Every design decision in Zenzic follows three rules. When in doubt about an implementation choice, these are the tie-breakers. If a line of code violates any of these pillars, it is instant technical debt.

1. Lint the source, not the build. Zenzic analyses raw Markdown files under docs/ and configuration files (mkdocs.yml, docusaurus.config.ts, zensical.toml). It never waits for an HTML build. Analysis at the source level is faster, generator-agnostic, and always reproducible. Where a build engine defines resolution semantics (e.g. i18n fallback), Zenzic reads the configuration as plain text and emulates the semantics — without importing or executing the engine.

2. No subprocesses in the core engine. The core library is 100% pure Python. It never calls subprocess.run or os.system to invoke external tools. This guarantees security (zero execution of untrusted code), total portability, and extreme speed. Link validation is implemented natively with a Markdown link extractor. Zenzic is self-contained and testable without installing any documentation generator.

3. Pure functions first. All validation logic lives in pure functions: no file I/O, no network access, no terminal output. I/O happens only at the edges — in CLI wrappers that read files from disk. Pure functions are trivially testable and can be composed freely. This is why Zenzic supports parallelism without race conditions.


The Safe Harbor principle

The documentation tooling ecosystem is not stable. MkDocs introduces breaking changes. New build systems emerge. Teams migrate from one generator to another. In this environment, a quality tool that is tightly coupled to a specific build engine creates a dangerous dependency: when the engine changes, the quality gate breaks, and projects are left without verification during the exact window when mistakes are most likely.

Zenzic is designed to be a Safe Harbor — a fixed, stable point that remains valid before, during, and after a build engine migration. This is not a coincidental feature; it is the core architectural commitment.

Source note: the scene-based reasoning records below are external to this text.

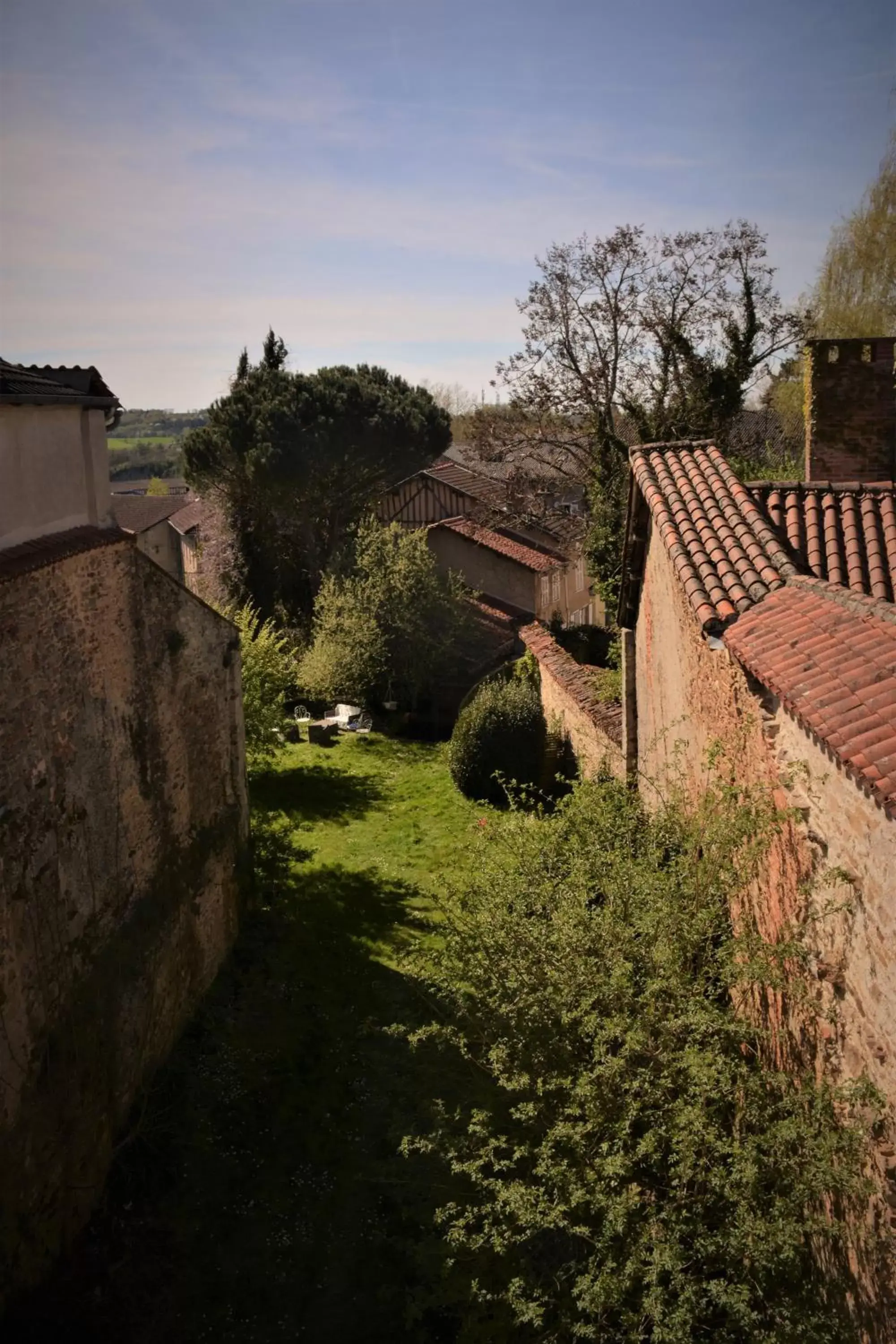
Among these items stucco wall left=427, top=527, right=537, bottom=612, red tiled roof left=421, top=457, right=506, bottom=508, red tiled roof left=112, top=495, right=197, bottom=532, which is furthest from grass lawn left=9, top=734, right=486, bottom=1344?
red tiled roof left=112, top=495, right=197, bottom=532

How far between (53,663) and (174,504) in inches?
1575

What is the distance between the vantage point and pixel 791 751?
24.9ft

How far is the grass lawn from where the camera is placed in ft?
29.2

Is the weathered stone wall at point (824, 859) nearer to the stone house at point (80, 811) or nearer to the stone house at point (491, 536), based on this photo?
the stone house at point (80, 811)

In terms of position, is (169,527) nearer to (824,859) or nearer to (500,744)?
(500,744)

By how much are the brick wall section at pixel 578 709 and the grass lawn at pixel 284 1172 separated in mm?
4026

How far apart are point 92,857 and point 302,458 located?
82.4ft

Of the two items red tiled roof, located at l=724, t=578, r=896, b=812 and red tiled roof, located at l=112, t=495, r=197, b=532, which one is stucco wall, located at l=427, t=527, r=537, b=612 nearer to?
red tiled roof, located at l=112, t=495, r=197, b=532

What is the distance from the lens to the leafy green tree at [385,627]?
91.7ft

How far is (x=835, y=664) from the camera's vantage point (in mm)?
6855

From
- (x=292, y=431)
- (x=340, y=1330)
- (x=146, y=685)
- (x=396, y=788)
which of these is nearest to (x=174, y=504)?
(x=292, y=431)

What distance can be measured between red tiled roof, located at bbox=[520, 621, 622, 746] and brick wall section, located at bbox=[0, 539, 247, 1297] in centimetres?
702

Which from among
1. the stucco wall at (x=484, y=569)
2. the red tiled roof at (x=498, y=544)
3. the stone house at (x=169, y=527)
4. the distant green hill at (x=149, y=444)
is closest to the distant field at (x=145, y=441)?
the distant green hill at (x=149, y=444)

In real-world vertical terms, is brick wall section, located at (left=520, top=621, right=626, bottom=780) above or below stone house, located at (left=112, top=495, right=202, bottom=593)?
below
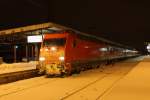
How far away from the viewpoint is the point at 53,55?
2306 centimetres

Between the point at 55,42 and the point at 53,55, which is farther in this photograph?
the point at 55,42

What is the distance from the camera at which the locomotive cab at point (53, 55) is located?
2269 centimetres

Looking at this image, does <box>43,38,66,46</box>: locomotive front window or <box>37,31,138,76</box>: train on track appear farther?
<box>43,38,66,46</box>: locomotive front window

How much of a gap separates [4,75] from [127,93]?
32.5 feet

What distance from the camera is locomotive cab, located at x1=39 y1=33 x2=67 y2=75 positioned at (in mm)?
22688

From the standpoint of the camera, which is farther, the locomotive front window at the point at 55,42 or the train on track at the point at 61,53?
the locomotive front window at the point at 55,42

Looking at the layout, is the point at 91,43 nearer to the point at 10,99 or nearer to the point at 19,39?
the point at 19,39

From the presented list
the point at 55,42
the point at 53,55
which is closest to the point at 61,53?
the point at 53,55

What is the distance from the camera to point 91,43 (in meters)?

The implementation of this commitment is absolute engine-agnosticism:

  • Zenzic reads raw Markdown files and configuration as plain data. It never imports or executes a documentation framework.
  • Engine-specific knowledge (nav structure, i18n conventions, locale fallback rules) is encapsulated in adapters — thin, replaceable components that translate engine semantics into a neutral protocol. The Core never sees a MkDocsAdapter or ZensicalAdapter — it sees only a BaseAdapter that answers five questions.
  • Third-party adapters install as Python packages and are discovered at runtime via entry-points. Adding support for a new engine (Hugo, Docusaurus, Sphinx) requires no Zenzic release.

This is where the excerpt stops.